4. **Pick the opt-ins you actually want.** Wire them one at a time
(storage-encryption first, then fingerprint gates, then any of the
recovery / KT / WebRTC / inbox surfaces). Each surface has its own
doc under `docs/` (`storage-encryption.md`, `trust-ux.md`,
`recovery.md`, `key-transparency.md`, `webrtc.md`, `inbox.md`,
`transport.md`, `web-workers.md`, `files.md`).
5. **Run cross-version smoke.** Boot a 0.3.x peer next to a 4.0 peer in
staging; exchange a session; confirm `shade fingerprint` matches on
both ends and a round-trip message decrypts cleanly.
6. **Ship 4.0 to a canary.** Roll forward; revert path is `bun
install @shade/sdk@^0.4.0` — there is no DB write that 0.4 cannot
also read.
### Operator checklist (prekey container)
If you operate the standalone container (`gt.zyon.no/stian/shade-prekey`):
1. Pull the 4.0 image: `docker pull gt.zyon.no/stian/shade-prekey:4.0.0`.
2. Add new env vars only if you are turning the corresponding surface
on:
- `SHADE_INBOX_PG_URL` / `SHADE_INBOX_DB_PATH` — async store-and-forward.
- `SHADE_INBOX_PRUNE_INTERVAL_MINUTES` — inbox prune cadence.
- `SHADE_BRIDGE_*` — bridge / SSE / long-poll surface.
- `SHADE_KT_*` — Key Transparency mode + signing key path.
- `SHADE_TRANSFER_*` — transfer routes mounted on the same Hono app.
3. Restart with the existing volume; the inbox / KT tables auto-create
on first request.
4. Update `docs/PRODUCTION-CHECKLIST.md` items for any new surface
you've enabled (rate-limit budgets, retention policies, KT
witness-pinning).
5. Verify the [OpenAPI](packages/shade-server/openapi.yaml) endpoints
you advertise to clients now include the routes you mounted.
### What about 4.0 → 4.x?
V4.x is bug-fix only.
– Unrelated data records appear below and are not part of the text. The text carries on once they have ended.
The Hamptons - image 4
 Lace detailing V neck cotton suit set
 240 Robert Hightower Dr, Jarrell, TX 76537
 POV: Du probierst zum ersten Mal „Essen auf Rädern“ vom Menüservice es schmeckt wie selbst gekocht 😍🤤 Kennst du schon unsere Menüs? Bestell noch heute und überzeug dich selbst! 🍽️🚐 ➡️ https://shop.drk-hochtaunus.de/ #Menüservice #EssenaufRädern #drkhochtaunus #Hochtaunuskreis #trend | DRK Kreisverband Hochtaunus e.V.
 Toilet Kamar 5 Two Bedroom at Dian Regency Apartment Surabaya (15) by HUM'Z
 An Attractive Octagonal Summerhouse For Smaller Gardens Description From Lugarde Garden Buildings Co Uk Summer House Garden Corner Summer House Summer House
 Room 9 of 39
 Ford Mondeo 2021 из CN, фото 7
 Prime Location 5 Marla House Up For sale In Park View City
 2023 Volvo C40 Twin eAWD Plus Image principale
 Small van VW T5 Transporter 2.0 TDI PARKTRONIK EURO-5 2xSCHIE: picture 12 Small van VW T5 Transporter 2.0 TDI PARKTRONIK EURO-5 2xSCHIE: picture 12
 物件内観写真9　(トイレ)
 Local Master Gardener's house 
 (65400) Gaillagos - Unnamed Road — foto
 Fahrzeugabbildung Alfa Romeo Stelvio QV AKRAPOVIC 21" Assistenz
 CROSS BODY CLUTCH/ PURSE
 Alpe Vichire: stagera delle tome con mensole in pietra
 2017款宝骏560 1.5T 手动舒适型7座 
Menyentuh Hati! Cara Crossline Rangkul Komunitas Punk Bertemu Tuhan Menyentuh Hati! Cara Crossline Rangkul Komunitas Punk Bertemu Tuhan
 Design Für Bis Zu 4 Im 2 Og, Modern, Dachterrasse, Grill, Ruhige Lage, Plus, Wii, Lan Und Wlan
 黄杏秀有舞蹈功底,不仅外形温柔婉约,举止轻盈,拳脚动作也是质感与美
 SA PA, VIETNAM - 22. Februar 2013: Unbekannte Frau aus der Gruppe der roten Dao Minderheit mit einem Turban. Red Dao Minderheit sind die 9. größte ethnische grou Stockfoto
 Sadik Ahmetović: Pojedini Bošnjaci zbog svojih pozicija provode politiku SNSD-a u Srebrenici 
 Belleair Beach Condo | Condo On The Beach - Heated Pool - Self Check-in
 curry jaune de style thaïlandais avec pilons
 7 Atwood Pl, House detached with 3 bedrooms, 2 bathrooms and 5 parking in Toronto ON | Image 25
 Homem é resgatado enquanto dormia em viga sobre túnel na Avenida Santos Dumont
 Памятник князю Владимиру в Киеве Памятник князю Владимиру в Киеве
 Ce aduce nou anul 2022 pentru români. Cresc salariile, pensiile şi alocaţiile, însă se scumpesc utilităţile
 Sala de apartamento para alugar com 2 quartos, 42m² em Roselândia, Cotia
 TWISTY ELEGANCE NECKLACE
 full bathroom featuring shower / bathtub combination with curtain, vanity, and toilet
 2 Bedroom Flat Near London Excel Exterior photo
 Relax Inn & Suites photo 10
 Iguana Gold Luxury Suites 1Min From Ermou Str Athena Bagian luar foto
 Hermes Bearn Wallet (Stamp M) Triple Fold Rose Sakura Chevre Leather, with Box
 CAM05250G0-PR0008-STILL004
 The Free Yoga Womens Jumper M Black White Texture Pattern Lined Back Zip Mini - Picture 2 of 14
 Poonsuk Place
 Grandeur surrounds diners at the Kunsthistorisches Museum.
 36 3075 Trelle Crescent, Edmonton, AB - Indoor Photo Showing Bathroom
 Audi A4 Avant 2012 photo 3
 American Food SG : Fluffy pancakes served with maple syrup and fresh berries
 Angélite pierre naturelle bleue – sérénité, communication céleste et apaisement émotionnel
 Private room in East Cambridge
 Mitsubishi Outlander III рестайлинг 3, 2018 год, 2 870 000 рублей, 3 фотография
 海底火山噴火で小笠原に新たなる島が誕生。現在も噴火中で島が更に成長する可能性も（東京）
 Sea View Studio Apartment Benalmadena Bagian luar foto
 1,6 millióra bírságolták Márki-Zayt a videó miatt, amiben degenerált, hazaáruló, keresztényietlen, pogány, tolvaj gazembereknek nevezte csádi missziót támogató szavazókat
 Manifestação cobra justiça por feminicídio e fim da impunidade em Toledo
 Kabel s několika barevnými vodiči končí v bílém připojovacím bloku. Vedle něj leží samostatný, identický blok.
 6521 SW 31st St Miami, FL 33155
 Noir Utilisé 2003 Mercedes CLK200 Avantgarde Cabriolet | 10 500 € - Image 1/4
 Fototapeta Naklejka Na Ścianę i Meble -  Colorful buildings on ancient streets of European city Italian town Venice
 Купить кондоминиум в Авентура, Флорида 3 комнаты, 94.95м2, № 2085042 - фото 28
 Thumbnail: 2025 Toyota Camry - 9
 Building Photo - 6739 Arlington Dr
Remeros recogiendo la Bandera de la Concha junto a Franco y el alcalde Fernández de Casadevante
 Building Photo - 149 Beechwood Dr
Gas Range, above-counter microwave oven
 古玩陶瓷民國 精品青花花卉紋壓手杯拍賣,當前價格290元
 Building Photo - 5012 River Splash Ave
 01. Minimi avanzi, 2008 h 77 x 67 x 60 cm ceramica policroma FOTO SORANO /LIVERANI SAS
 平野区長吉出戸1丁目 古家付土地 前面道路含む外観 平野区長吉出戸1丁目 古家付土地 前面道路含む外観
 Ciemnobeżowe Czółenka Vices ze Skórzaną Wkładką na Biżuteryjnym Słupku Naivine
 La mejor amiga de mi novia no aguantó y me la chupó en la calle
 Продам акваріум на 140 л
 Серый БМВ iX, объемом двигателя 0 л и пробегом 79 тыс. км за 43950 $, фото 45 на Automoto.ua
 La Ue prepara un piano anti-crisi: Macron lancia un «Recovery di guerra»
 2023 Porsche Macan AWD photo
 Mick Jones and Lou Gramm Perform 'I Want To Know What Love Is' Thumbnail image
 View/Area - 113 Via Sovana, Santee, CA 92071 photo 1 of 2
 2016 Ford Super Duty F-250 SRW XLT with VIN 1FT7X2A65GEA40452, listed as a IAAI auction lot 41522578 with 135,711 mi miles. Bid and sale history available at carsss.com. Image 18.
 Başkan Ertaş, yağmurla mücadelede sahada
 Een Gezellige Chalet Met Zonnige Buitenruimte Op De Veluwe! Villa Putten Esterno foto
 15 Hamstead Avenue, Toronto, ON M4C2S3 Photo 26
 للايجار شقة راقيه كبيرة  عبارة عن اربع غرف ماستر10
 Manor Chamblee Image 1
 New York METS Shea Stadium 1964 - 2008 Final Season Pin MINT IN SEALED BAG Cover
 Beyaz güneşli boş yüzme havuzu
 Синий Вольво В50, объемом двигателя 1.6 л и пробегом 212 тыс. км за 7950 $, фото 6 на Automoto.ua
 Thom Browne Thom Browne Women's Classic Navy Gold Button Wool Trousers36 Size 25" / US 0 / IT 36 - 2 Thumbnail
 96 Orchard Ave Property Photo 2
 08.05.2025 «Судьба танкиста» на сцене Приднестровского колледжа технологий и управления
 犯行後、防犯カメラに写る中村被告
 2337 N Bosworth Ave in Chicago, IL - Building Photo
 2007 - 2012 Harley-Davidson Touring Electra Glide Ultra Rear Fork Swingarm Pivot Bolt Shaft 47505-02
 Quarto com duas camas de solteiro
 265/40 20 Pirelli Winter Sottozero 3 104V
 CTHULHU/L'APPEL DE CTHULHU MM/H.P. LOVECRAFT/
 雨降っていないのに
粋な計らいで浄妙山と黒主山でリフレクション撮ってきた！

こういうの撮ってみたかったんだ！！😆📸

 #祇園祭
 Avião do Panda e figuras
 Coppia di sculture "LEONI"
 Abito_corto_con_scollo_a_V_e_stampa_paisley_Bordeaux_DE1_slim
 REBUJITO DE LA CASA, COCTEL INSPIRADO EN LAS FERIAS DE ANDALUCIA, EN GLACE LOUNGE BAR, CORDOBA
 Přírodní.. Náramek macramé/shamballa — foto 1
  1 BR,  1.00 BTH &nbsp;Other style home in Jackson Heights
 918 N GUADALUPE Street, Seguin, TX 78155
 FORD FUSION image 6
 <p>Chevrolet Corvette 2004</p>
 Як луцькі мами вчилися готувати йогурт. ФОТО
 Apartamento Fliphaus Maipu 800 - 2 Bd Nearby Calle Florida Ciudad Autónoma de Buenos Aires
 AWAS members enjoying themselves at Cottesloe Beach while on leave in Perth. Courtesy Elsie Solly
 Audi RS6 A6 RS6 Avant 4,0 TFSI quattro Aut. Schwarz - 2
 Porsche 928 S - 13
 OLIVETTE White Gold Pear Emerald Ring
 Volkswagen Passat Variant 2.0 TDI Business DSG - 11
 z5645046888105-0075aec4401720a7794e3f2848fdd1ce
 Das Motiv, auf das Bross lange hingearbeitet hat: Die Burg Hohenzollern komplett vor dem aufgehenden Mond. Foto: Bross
No wire-bump until V5.0 (voice/video) which
is **additive** — it allocates new envelope types (frame-key prefixes)
that 4.0 clients ignore by design.
## Common pitfalls
1. **Don't store private keys in shared databases without encryption at rest** — for shared infrastructure, enable `@shade/storage-encrypted` (V3.2) or use filesystem encryption / PostgreSQL TDE. The default `SQLiteStorage` and `PostgresStorage` write unencrypted.
2. **Don't skip identity verification** — Shade gives you fingerprints (`getIdentityFingerprint()`), but it's the user's responsibility to compare them out-of-band on first contact.
3. **Don't reuse session storage between identities** — each user/device should have its own Shade storage. Mixing identities in one storage will corrupt the ratchet state.
4. **Keep prekey stocks topped up** — call `ensurePreKeyStock()` periodically (e.g., on app start or every hour). When the server runs out of one-time prekeys, new sessions will fall back to using just the signed prekey, which is slightly less secure.